(Stored items)
————————
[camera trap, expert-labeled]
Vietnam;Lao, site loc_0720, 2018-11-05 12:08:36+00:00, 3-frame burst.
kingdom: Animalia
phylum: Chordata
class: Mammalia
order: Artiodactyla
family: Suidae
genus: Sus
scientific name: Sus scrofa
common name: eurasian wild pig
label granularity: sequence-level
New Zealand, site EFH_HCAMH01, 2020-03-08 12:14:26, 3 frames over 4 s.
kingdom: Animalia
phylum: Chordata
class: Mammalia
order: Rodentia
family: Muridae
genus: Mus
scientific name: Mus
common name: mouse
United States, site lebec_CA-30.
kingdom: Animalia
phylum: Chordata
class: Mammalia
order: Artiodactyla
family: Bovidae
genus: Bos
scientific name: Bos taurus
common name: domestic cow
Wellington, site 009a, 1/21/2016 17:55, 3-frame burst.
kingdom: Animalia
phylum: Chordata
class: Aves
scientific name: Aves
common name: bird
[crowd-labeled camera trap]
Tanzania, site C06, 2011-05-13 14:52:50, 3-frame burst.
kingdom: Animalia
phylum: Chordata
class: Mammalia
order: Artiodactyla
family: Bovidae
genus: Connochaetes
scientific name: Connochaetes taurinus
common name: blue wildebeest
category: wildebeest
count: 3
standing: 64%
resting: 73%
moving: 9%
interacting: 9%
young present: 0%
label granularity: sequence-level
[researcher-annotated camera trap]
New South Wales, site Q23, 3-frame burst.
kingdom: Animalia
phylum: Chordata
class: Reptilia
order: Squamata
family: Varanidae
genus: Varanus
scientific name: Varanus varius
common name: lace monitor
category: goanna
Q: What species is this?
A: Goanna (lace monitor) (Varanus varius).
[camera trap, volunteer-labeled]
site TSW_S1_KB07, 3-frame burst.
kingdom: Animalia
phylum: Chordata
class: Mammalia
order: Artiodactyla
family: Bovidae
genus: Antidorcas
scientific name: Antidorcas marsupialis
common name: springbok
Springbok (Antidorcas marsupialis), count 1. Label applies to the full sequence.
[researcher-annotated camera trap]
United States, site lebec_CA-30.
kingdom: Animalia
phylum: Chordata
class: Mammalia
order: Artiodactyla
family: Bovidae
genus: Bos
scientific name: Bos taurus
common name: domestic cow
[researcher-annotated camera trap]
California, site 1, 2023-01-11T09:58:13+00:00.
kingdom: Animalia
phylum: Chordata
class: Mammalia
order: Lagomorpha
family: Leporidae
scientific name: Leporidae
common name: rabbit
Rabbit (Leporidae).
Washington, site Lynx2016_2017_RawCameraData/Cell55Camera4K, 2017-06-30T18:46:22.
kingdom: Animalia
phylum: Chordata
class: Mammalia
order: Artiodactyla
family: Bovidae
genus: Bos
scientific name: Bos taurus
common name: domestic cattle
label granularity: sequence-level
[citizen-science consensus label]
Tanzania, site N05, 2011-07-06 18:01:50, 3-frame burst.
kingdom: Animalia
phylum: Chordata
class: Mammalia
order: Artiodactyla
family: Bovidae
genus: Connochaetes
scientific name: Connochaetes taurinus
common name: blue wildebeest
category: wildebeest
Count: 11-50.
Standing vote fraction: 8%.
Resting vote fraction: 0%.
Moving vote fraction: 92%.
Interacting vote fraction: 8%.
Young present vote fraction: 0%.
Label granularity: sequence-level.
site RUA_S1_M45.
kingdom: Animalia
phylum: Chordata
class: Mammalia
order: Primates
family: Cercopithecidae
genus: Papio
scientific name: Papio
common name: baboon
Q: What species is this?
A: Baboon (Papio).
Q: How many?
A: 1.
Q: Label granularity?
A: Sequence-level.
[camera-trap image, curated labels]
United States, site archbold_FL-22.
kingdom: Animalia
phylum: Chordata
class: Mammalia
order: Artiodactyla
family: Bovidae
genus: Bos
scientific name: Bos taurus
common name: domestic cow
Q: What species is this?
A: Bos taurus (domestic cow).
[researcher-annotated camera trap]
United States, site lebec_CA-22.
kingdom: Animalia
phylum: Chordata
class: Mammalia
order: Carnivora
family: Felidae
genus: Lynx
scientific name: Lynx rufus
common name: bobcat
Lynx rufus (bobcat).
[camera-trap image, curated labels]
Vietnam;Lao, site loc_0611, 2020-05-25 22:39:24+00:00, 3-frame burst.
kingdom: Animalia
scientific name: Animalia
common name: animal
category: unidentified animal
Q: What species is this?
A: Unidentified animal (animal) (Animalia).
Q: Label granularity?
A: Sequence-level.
————————
* [Exercise goal] The whole of the data above must be given again, unaltered and complete.

* [Response]
[camera trap, expert-labeled]
Vietnam;Lao, site loc_0720, 2018-11-05 12:08:36+00:00, 3-frame burst.
kingdom: Animalia
phylum: Chordata
class: Mammalia
order: Artiodactyla
family: Suidae
genus: Sus
scientific name: Sus scrofa
common name: eurasian wild pig
label granularity: sequence-level
New Zealand, site EFH_HCAMH01, 2020-03-08 12:14:26, 3 frames over 4 s.
kingdom: Animalia
phylum: Chordata
class: Mammalia
order: Rodentia
family: Muridae
genus: Mus
scientific name: Mus
common name: mouse
United States, site lebec_CA-30.
kingdom: Animalia
phylum: Chordata
class: Mammalia
order: Artiodactyla
family: Bovidae
genus: Bos
scientific name: Bos taurus
common name: domestic cow
Wellington, site 009a, 1/21/2016 17:55, 3-frame burst.
kingdom: Animalia
phylum: Chordata
class: Aves
scientific name: Aves
common name: bird
[crowd-labeled camera trap]
Tanzania, site C06, 2011-05-13 14:52:50, 3-frame burst.
kingdom: Animalia
phylum: Chordata
class: Mammalia
order: Artiodactyla
family: Bovidae
genus: Connochaetes
scientific name: Connochaetes taurinus
common name: blue wildebeest
category: wildebeest
count: 3
standing: 64%
resting: 73%
moving: 9%
interacting: 9%
young present: 0%
label granularity: sequence-level
[researcher-annotated camera trap]
New South Wales, site Q23, 3-frame burst.
kingdom: Animalia
phylum: Chordata
class: Reptilia
order: Squamata
family: Varanidae
genus: Varanus
scientific name: Varanus varius
common name: lace monitor
category: goanna
Q: What species is this?
A: Goanna (lace monitor) (Varanus varius).
[camera trap, volunteer-labeled]
site TSW_S1_KB07, 3-frame burst.
kingdom: Animalia
phylum: Chordata
class: Mammalia
order: Artiodactyla
family: Bovidae
genus: Antidorcas
scientific name: Antidorcas marsupialis
common name: springbok
Springbok (Antidorcas marsupialis), count 1. Label applies to the full sequence.
[researcher-annotated camera trap]
United States, site lebec_CA-30.
kingdom: Animalia
phylum: Chordata
class: Mammalia
order: Artiodactyla
family: Bovidae
genus: Bos
scientific name: Bos taurus
common name: domestic cow
[researcher-annotated camera trap]
California, site 1, 2023-01-11T09:58:13+00:00.
kingdom: Animalia
phylum: Chordata
class: Mammalia
order: Lagomorpha
family: Leporidae
scientific name: Leporidae
common name: rabbit
Rabbit (Leporidae).
Washington, site Lynx2016_2017_RawCameraData/Cell55Camera4K, 2017-06-30T18:46:22.
kingdom: Animalia
phylum: Chordata
class: Mammalia
order: Artiodactyla
family: Bovidae
genus: Bos
scientific name: Bos taurus
common name: domestic cattle
label granularity: sequence-level
[citizen-science consensus label]
Tanzania, site N05, 2011-07-06 18:01:50, 3-frame burst.
kingdom: Animalia
phylum: Chordata
class: Mammalia
order: Artiodactyla
family: Bovidae
genus: Connochaetes
scientific name: Connochaetes taurinus
common name: blue wildebeest
category: wildebeest
Count: 11-50.
Standing vote fraction: 8%.
Resting vote fraction: 0%.
Moving vote fraction: 92%.
Interacting vote fraction: 8%.
Young present vote fraction: 0%.
Label granularity: sequence-level.
site RUA_S1_M45.
kingdom: Animalia
phylum: Chordata
class: Mammalia
order: Primates
family: Cercopithecidae
genus: Papio
scientific name: Papio
common name: baboon
Q: What species is this?
A: Baboon (Papio).
Q: How many?
A: 1.
Q: Label granularity?
A: Sequence-level.
[camera-trap image, curated labels]
United States, site archbold_FL-22.
kingdom: Animalia
phylum: Chordata
class: Mammalia
order: Artiodactyla
family: Bovidae
genus: Bos
scientific name: Bos taurus
common name: domestic cow
Q: What species is this?
A: Bos taurus (domestic cow).
[researcher-annotated camera trap]
United States, site lebec_CA-22.
kingdom: Animalia
phylum: Chordata
class: Mammalia
order: Carnivora
family: Felidae
genus: Lynx
scientific name: Lynx rufus
common name: bobcat
Lynx rufus (bobcat).
[camera-trap image, curated labels]
Vietnam;Lao, site loc_0611, 2020-05-25 22:39:24+00:00, 3-frame burst.
kingdom: Animalia
scientific name: Animalia
common name: animal
category: unidentified animal
Q: What species is this?
A: Unidentified animal (animal) (Animalia).
Q: Label granularity?
A: Sequence-level.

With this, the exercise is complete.